Parents don’t choose the most effective schools, according to an analysis of New York City’s high school application system, reports Gail Cornwall in The Atlantic. Parents judge schools by test scores, according to the working paper. Schools that do an OK job with high achievers look good; schools that do a great job with low achievers look just OK.
(Researchers) looked for similar students—ones who shared the same gender and race, lived in the same neighborhood, and got the same eighth-grade test scores—who went to different high schools. The researchers identified many of these “matched pairs” and looked at follow-up data . . . scores on state tests, PSAT scores, high-school graduation records, and college-enrollment information. Then they asked if the kids who went to school A did better at these things than did their essentially identical counterparts at school B; if so, they labeled school A more “effective” than school B.
“School choice may lead to improvements in school productivity if parents’ choices reward effective schools and punish ineffective ones,” researchers wrote.
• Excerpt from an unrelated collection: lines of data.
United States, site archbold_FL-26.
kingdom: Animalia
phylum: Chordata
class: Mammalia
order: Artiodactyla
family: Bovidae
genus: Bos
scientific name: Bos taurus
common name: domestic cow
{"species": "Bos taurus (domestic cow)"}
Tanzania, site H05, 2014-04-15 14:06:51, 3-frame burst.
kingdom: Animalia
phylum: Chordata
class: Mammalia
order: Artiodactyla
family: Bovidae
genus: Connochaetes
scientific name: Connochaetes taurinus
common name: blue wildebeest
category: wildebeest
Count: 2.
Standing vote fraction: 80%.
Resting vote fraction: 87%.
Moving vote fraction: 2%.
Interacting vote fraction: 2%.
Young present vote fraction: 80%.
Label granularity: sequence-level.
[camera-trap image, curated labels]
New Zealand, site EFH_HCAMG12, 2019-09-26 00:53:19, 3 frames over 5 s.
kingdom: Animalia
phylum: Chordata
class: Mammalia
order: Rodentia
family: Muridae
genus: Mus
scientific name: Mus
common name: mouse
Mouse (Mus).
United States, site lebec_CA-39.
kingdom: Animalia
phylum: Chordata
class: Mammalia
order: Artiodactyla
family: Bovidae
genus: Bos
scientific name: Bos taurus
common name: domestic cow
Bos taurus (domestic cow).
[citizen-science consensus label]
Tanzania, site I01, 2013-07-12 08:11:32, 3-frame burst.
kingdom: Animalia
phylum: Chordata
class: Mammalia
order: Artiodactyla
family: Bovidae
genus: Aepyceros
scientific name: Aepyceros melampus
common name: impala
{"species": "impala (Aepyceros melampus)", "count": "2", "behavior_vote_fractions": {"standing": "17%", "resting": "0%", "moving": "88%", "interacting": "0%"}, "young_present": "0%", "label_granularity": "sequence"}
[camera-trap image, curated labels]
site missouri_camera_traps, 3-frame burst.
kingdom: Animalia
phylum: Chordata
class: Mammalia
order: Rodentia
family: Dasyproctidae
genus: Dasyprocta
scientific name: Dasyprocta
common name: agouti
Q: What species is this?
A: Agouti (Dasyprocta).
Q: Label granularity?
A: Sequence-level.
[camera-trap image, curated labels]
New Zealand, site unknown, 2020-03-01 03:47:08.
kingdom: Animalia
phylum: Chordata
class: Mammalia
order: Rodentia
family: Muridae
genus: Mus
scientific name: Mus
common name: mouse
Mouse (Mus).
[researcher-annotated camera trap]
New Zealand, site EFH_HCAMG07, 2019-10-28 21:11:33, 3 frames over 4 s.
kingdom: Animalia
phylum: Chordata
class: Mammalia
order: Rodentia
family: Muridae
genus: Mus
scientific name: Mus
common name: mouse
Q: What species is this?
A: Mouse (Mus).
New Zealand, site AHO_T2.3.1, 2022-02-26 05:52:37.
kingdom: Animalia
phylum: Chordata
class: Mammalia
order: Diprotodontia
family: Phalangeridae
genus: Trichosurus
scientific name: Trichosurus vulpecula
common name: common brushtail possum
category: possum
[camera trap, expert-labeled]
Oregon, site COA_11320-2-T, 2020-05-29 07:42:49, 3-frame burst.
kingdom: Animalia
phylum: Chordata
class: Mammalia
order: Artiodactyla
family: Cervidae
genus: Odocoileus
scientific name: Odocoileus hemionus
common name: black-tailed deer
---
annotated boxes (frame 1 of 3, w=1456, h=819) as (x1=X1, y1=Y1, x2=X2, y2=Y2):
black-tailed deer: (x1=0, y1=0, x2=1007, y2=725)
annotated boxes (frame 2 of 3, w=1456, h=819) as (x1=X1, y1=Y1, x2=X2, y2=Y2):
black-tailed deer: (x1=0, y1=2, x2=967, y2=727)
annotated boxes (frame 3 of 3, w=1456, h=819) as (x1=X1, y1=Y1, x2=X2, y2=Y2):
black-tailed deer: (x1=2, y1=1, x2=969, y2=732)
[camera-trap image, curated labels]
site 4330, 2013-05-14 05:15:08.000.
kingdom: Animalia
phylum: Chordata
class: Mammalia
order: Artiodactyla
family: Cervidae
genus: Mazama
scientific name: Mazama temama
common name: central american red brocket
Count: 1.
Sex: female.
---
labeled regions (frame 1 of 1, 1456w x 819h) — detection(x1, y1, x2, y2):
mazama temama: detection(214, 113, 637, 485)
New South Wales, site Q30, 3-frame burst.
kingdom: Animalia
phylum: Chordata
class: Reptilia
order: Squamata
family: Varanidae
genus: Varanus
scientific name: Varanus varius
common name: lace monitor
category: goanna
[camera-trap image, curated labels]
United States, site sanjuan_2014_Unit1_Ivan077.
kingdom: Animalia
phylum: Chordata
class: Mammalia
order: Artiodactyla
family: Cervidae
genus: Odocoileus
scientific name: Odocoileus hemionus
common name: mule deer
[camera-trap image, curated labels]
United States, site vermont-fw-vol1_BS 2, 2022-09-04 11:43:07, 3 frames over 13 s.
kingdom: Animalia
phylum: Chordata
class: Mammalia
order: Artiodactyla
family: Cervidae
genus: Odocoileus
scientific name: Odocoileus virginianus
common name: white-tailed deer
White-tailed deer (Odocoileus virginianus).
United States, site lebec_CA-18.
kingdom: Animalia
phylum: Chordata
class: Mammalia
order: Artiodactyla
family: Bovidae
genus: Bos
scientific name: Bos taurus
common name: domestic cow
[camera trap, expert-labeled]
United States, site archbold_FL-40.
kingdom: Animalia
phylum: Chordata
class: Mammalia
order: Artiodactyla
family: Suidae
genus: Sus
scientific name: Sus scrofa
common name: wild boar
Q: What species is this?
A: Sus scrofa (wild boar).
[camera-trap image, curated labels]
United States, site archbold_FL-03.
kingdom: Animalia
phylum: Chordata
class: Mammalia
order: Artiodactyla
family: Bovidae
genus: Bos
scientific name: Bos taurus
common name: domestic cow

If parents reward schools that start with the best students, the incentive is to recruit the kids who’d do well anywhere.
The analysis did not look at whether student happiness or safety, factors that also are important to parents.
“Parents choose schools based on easily observable things (test scores) rather than very difficult to observe things (actual school quality as estimated (noisily!) by value-added),” writes Lee Crawfurd, an education economist.
Deciding which school is best for your child is complex, writes Jack Schneider, a Holy Cross education professor and author of Beyond Test Scores: A Better Way to Measure School Quality.
“Parents rely on word-of-mouth, reputation, and proxy measures,” such as test scores, to assess school quality, he writes. They can be swayed by marketing or “taken in by unimportant factors like the gleam of a school’s computer lab or the language used to describe its teaching philosophy.”
It seems to me that parents need more information — not less choice.